Much of the problematic of long term preservation is based on file formats and their ability to be interpreted in the distant future.
Condition No. 1 for the format is archivable it must be usable in its entirety and on indefinitely.
For this there must exist an open specification that describes all its features.
The format and its specification must be free of any right of exploitation and without time limit.
The goal is to find a set of criteria to ensure Condition No. 1.
The format specification must be openerte. If the specification is associated with a standard that ensures its correct description.
If there is no associated standard, the format must be widely used because this suggests that the specifications are sufficiently exploited to be well written.
Note that this leads that such a format may be proprietary.
To be archived at CINES, a format must meet three criteria:
- Published
- Widely used (or promised to be)
- Standardized (if possible)
This selection is necessary to:
- Control of the format validity,
- Migration (conversion to another format)

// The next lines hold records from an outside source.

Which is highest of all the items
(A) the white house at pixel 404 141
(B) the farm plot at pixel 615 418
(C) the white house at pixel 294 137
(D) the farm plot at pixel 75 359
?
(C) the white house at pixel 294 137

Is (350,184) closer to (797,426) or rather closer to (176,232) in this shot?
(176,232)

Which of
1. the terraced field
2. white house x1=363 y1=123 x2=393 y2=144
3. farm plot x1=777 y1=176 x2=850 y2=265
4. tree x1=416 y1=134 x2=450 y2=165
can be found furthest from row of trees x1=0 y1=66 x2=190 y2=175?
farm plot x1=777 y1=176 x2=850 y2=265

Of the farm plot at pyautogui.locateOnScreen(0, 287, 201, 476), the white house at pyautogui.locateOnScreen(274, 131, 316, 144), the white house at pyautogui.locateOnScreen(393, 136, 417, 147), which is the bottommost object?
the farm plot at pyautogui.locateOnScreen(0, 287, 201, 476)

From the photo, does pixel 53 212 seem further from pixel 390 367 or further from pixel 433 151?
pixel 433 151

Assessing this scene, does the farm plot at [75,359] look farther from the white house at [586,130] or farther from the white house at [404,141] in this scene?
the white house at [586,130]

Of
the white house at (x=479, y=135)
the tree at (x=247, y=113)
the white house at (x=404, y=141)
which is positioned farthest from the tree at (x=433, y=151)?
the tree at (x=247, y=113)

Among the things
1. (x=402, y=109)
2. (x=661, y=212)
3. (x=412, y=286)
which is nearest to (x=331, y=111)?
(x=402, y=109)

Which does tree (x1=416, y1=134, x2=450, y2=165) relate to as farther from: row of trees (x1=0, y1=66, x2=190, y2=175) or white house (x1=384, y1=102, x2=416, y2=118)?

- Reading and understanding the format.
The general policy of the Archive at CINES is to minimize the number of formats collected to, among others:
- Facilitate the management of the logical migration process of format,
- A better technology scouting on these formats.
Watching of the formats at CINES
The criteria outlined above are the basis of the reflection by the CINES around the selection of file formats for archiving.

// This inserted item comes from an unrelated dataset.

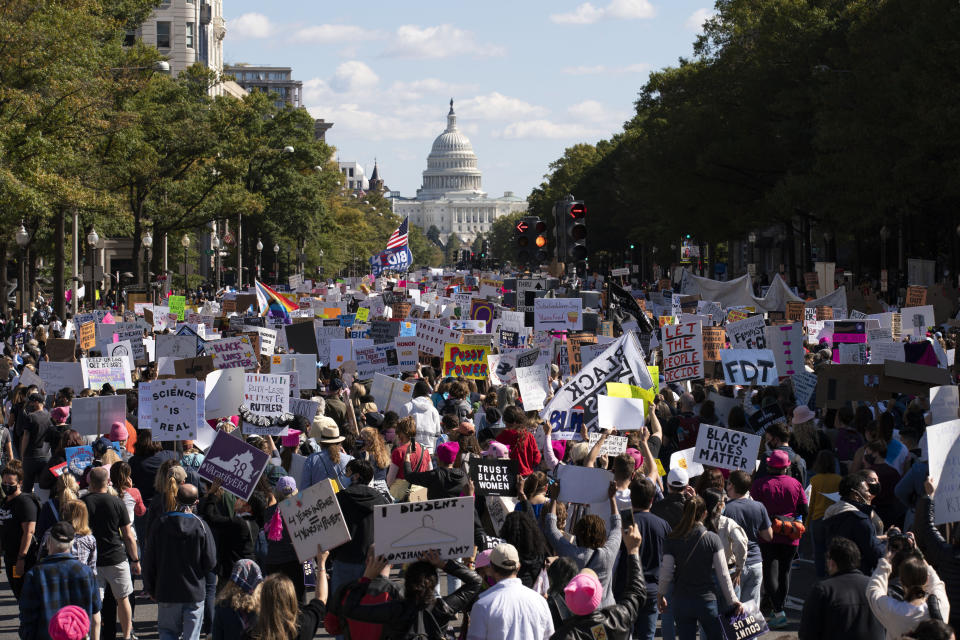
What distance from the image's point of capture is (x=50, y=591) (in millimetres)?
7926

The strategic foresight on formats is organized around a set of lists where are registered the differents file formats which are followed by the PAC team.
These lists are the number of 5:
- The list of formats under study contains the formats proposed by the submission services and the emerging formats detected by the foresight.
- The list of potentially archivable formats includes the formats considered relevant to the criteria described above.
- The archivable formats list is composed of formats considered relevant for archiving at PAC and validated by the hierarchy. The formats mentioned in this list
can be stored in the platform CINES. Only this list is public.
An archivable format can never be archived in PAC, if no service does not submit files in this format.
- The list of formats that will be obsolescents, contains archivable formats for which the monitoring unit has detected a risk of obsolescence. Negotiations are then undertaken with the services to stop the submissions in this format.
- The obsolete formats list includes formats that were part of the archivable formats list and who under the eligibility criteria of the PAC platform, are considered obsolete. These formats are no longer archivable in PAC and must be logically migrated to preserve the readability of their contents.